A King is Dead: Larry Cohen passes away at 77

Larry Cohen, the innovative visionary of 1970s and 1980s horror, blaxspoitation and sci-fi movies, passed away on 3/23/19.

Cohen started working in television as a writer in the early 1960s for classic shows like “The Defenders” and “The Fugitive”. In 1967, he created the sci-fi drama “The Invaders” for ABC which starred Roy Thinnes playing a architect who discovers an alien invasion plot to take over Earth.

In the 1970s, Cohen scripted episodes of “Columbo” and began writing material for the big screen with gritty and cutting edge subject matter, usually with New York City as the setting.

Many of his movies contained genuine “jump scare” moments leaving the viewers with dropped jaws. His movies made you feel like you are in a claustrophobic nightmare. People talk about scenes from a book “jumping right off of the page”. Cohen’s movies had characters that felt like they were jumping out at you from off of the screen.

His first feature film was”Bone” (1972), a dark comedy starring Yaphet Kotto as the title character.
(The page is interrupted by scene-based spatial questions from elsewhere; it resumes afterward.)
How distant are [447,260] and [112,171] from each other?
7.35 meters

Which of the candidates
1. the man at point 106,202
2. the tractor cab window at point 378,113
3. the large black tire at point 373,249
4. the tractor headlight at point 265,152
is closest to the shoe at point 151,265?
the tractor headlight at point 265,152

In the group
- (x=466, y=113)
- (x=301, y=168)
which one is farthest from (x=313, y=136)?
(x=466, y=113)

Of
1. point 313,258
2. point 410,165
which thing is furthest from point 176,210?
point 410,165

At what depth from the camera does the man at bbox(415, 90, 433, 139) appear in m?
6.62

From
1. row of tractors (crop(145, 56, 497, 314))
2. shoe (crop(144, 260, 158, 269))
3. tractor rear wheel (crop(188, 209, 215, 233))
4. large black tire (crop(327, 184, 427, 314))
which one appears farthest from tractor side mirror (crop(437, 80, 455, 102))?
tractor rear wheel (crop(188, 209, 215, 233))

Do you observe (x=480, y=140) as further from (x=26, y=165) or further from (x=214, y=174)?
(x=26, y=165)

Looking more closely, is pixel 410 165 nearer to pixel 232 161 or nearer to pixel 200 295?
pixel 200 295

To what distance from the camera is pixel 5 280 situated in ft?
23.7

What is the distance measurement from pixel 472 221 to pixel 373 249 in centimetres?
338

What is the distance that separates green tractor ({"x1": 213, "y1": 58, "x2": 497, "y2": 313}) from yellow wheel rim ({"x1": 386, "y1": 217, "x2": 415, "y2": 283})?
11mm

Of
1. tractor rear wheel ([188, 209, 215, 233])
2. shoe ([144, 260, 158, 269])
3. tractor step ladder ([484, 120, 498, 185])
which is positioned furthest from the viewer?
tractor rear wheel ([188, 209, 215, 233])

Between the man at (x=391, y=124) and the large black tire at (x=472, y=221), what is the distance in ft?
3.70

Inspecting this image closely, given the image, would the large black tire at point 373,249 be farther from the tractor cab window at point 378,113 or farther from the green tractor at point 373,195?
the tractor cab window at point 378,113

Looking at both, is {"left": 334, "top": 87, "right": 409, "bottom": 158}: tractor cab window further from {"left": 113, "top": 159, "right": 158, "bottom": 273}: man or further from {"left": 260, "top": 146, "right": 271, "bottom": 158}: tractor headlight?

It was the 1974 horror movie “It’s Alive” that put Cohen on the map as a horror and cult writer, director, and producer. The movie featured a murderous mutant baby who goes on a killing spree each time it becomes afraid. A young Rick Baker was the prop and special effects designer a few years before his work on Star Wars (1977).

In its first big screen release “It’s Alive” was not fully supported by Warner Bros. management, as they apparently didn’t have much faith in the premise. Most movie critics, including Gene Siskel, were not kind in their reviews.
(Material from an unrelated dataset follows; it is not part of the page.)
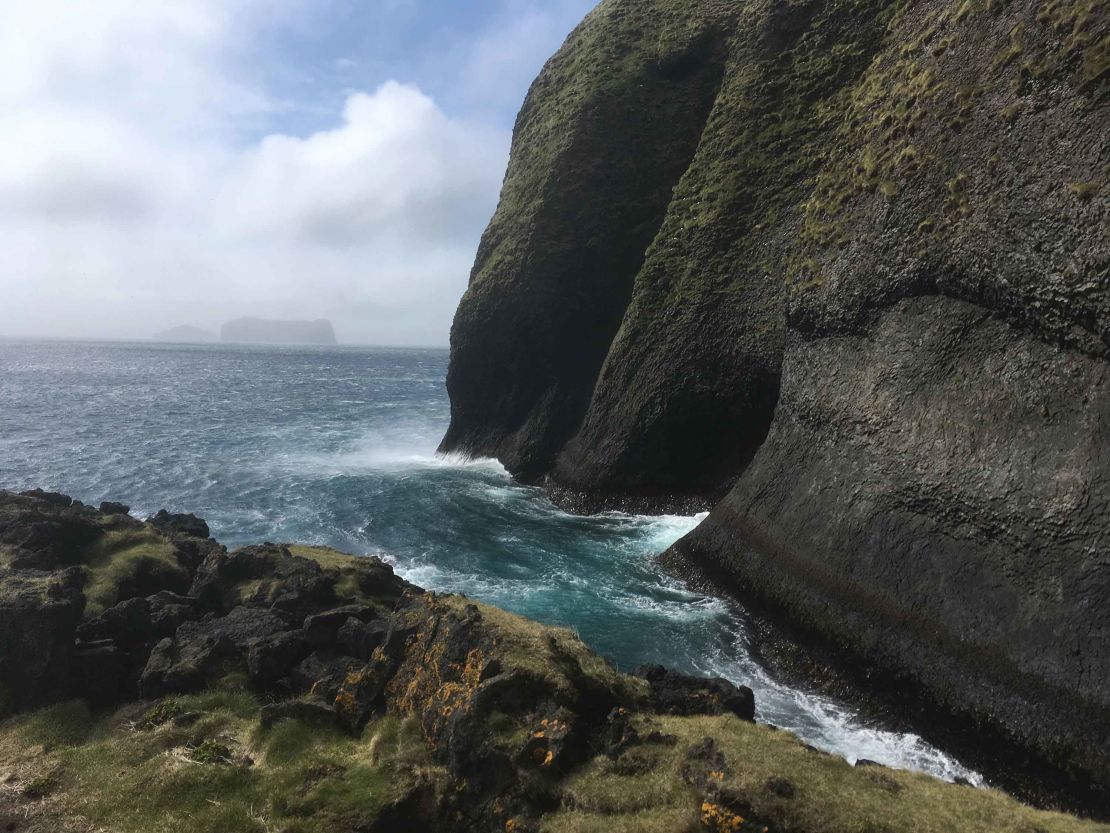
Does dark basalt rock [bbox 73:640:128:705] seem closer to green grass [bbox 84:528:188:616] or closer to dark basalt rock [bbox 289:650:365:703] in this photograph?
green grass [bbox 84:528:188:616]

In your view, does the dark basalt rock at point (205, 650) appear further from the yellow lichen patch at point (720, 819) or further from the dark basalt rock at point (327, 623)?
the yellow lichen patch at point (720, 819)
Two years later, Cohen asked the new WB executive team to take another look. They decided to give it another chance with a much bigger and slicker advertising campaign behind it. That plan worked and the movie became a drive-in and grindhouse hit.

“It’s Alive” spawned two sequels, “It Lives Again” (1978) and “It’s Alive III: Island of the Alive” (1987). Both were written and directed by Cohen.

The controversial “God Told Me To” (aka “Demon”) in 1976 is probably even more shocking and offensive today than it was back then. Society has almost become as violent as the movie itself. Tony Lo Bianco plays a NYPD police detective who investigates a series of bizarre and seemingly random killings. The response from each of the killers is always the same when questioned: “God Told Me To”. The movie also stars the sorely missed Deborah Raffin and the always creepy Richard Lynch. Legendary comedy actor Andy Kaufman even has an important role as a police officer.

Cohen said he was inspired by the Bible to write the movie. He thought God was the most violent “character” and people willing to do literally anything to serve a prophet or god made for a good concept. The movie was panned by critics and many in the audiences found it to be blasphemous.

1982’s “Q: The Winged Serpent” was Cohen’s “giant moster movie” in the tradition of “King Kong” and “Mothra”. A flying dragon-like creature decides to build a nest on top of the Chrysler Building to lay her eggs. She will kill anyone around the nest to protect her babies. There is also a side plot about a cult who perform ritual killings as sacrifices that the police also have to deal with. The movie stars Michael Moriarty, David Carradine, and Richard Roundtree.

“The Stuff” (1985) was everywhere after it’s theatrical release. It was a big VHS rental hit in the VCR Era (thanks to it’s striking movie poster/box cover) and it was also in regular rotation on cable TV throughout the remainder of the 1980s. It was Cohen’s biting commentary on America’s unhealthy obsession and addiction to “junk food”. The Stuff was an addictive yogurt-like substance that turned out to be a parasite which infected people and caused them to become zombies. The movie starred Michael Moriarty, Garrett Morris, and Paul Sorvino.

Cohen was the writer of “Maniac Cop” in 1988 directed by William Lusting. That movie, along with its sequels, were in endless rotation on The Movie Channel and Cinemax. Edited versions were broadcast on USA Network and other basic cable networks during the 1990s.

In the 1990s, Cohen was involved in projects that would generally go straight to cable or to video like the charming “The Ambulance” (with Eric Roberts, James Earl Jones, and Red Buttons), “As Good as Dead” (with Traci Lords), and the infamous “Uncle Sam” (with William Smith, Bo Hopkins, and Isaac Hayes) which seemed to be on every video store shelf in those days.

In 2017, Cohen was the subject of Steve Mitchell’s documentary, “King Cohen: The Wild World of Filmmaker Larry Cohen”. Countless stars who worked with him were interviewed for the piece along with current directors and producers that were inspired by him.